- Opening Delimiter -

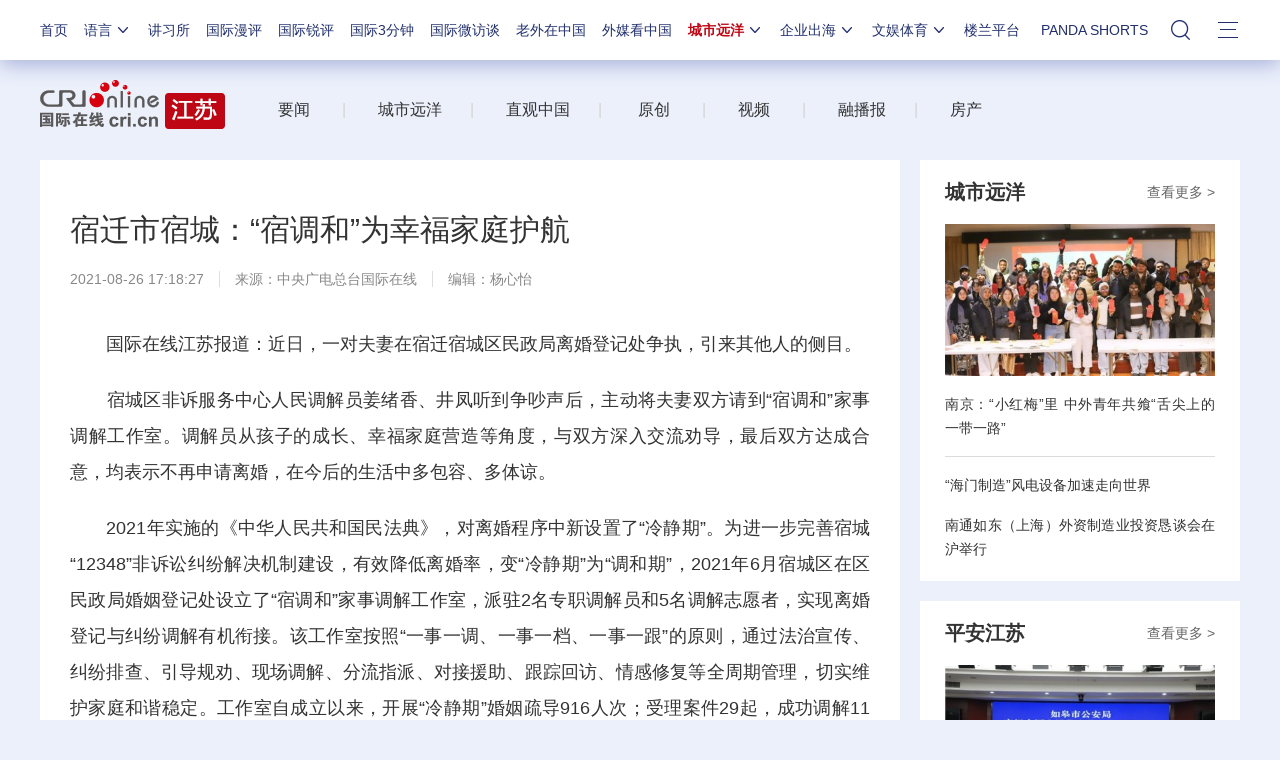

--- FILE ---
content_type: text/css
request_url: https://f2.cri.cn/M00/58/24/wKgACl8Ot6eAcZzLAAAAAAAAAAA7839943.style.css
body_size: 397
content:
.secondIndex-logo {background: url(https://v2.cri.cn/M00/58/24/wKgACl8Ot6eAb80-AAAAAAAAAAA1022059.logo_03.png) left 40% no-repeat;}
.secondIndex-logo {width: 214px;height: 100px;}
.secondIndex-menu .menu-title {background: #be0614;color: #fff;}
.secondIndex-title-2 div.active a {background: #be0614;}
.h492{height:492px;}
.secondIndex-nav .textwrap {display:table;width:100%;height:100%;position:relative;overflow:hidden;}
.secondIndex-nav .textwrap .textsubwrap {vertical-align:middle;display:table-cell;position: absolute;top: 38%;left: 0;width: 100%;display: block;} 
.secondIndex-nav .textwrap .textcontent {position:relative;top:-50%;left:0;cursor:pointer;} 



.secondDetails-wrap .secondPage-crumbs{display: none;}

--- FILE ---
content_type: application/javascript
request_url: https://p.data.cctv.com/ge.js
body_size: -6
content:
window.goldlog=(window.goldlog||{});goldlog.Etag="lVz7IcMV42ICAQMP2/P3oO3F";goldlog.stag=2;

--- FILE ---
content_type: application/javascript
request_url: https://p.data.cctv.com/ge.js
body_size: 68
content:
window.goldlog=(window.goldlog||{});goldlog.Etag="lFz7IX24oCwCAQMP2/MwfL9e";goldlog.stag=2;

- Closing Delimiter -

- ASSIGNED TASK -
Would you please repeat the entries above verbatim, excluding each picture?

- RESPONSE AREA -
--- FILE ---
content_type: text/css
request_url: https://f2.cri.cn/M00/58/24/wKgACl8Ot6eAcZzLAAAAAAAAAAA7839943.style.css
body_size: 397
content:
.secondIndex-logo {background: url(https://v2.cri.cn/M00/58/24/wKgACl8Ot6eAb80-AAAAAAAAAAA1022059.logo_03.png) left 40% no-repeat;}
.secondIndex-logo {width: 214px;height: 100px;}
.secondIndex-menu .menu-title {background: #be0614;color: #fff;}
.secondIndex-title-2 div.active a {background: #be0614;}
.h492{height:492px;}
.secondIndex-nav .textwrap {display:table;width:100%;height:100%;position:relative;overflow:hidden;}
.secondIndex-nav .textwrap .textsubwrap {vertical-align:middle;display:table-cell;position: absolute;top: 38%;left: 0;width: 100%;display: block;} 
.secondIndex-nav .textwrap .textcontent {position:relative;top:-50%;left:0;cursor:pointer;} 



.secondDetails-wrap .secondPage-crumbs{display: none;}

--- FILE ---
content_type: application/javascript
request_url: https://p.data.cctv.com/ge.js
body_size: -6
content:
window.goldlog=(window.goldlog||{});goldlog.Etag="lVz7IcMV42ICAQMP2/P3oO3F";goldlog.stag=2;

--- FILE ---
content_type: application/javascript
request_url: https://p.data.cctv.com/ge.js
body_size: 68
content:
window.goldlog=(window.goldlog||{});goldlog.Etag="lFz7IX24oCwCAQMP2/MwfL9e";goldlog.stag=2;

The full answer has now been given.